### INSTRUCTIONS:
(a) From the post on MDS SAN features below, reproduce the stretch from "- Port-Channels: High" through "enforced in hardware." word for word.
(b) Render this sentence from the MDS SAN post below in Spanish: "So, if those guys are managing hundreds or thousands of switches and routers, there’s probably something worthwhile here."
TEXT SECTION Block Start
I spent two weeks over at the Ask the Expert forums, and I came to the realization that often our customers are bombarded with facts, figures, speeds, feeds, features, buzzwords, comparisons and functionalities for which they’re not sure which ones they must have while others they can live without or are a convenience. So I figured I’d toss out what I think are the top features for building an MDS Storage Area Network. Some may be obvious and others you might shake your head or light up the torches. They’re not in any particular order as your mileage varies from mine. I’ll probably skip those that are obvious like “hot swap power supplies” and other oh so exciting abilities…
The first set I usually refer to as the holy trinity of features as they constitute the foundation of the connectivity… VSANs, Port-Channels and TE Ports. They’ve been around literally forever on the platform and for good reason, they’ve been part of the hardware’s DNA since it’s inception. Additionally, if you walk down the hall to the folks that manage your LAN, you’ll find out that they’re using pretty much the same concepts and features as you (VLANs, Port/Ether-Channels and Trunking or 802.1q). So, if those guys are managing hundreds or thousands of switches and routers, there’s probably something worthwhile here. It’s also a pretty good chance that they are using them for the very same reasons that you are:
- VSANs: Isolation of fault domains.
- Port-Channels: High Availability and load-balancing of InterSwitch Links (ISL)
- TE_Ports: The ability to run multiple VSANs over the same ISL leveraging frames tagged with the VSAN ID and enforced in hardware.
TEXT SECTION Block End
INFORMATION GIVEN Block Start
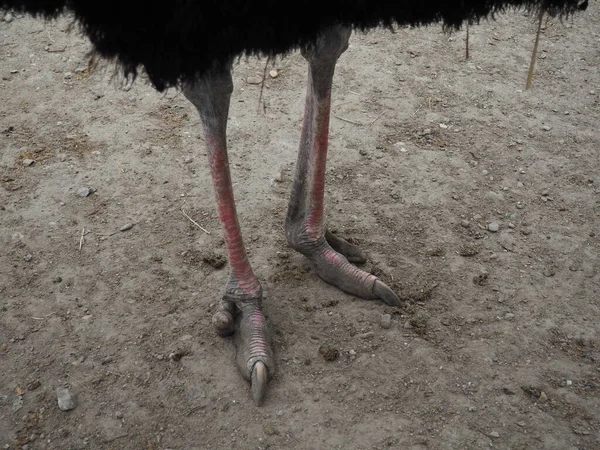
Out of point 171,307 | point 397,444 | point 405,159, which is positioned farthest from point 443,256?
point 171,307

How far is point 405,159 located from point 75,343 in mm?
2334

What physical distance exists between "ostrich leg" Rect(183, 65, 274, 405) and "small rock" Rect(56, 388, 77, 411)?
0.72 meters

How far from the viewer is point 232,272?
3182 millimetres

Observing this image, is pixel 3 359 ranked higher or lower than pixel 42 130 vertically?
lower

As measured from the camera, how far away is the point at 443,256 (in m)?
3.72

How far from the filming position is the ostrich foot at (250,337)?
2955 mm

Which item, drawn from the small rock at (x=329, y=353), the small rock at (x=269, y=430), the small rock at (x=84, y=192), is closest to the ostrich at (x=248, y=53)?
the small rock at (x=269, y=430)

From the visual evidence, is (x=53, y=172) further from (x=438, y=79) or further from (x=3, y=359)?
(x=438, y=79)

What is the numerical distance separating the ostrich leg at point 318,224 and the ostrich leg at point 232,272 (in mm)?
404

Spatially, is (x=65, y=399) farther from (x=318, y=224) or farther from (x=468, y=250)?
INFORMATION GIVEN Block End
### ANSWERS TO THE TASKS:
(a)
- Port-Channels: High Availability and load-balancing of InterSwitch Links (ISL)
- TE_Ports: The ability to run multiple VSANs over the same ISL leveraging frames tagged with the VSAN ID and enforced in hardware.

(b) Así que, si esos tipos gestionan cientos o miles de switches y routers, probablemente haya algo que valga la pena aquí.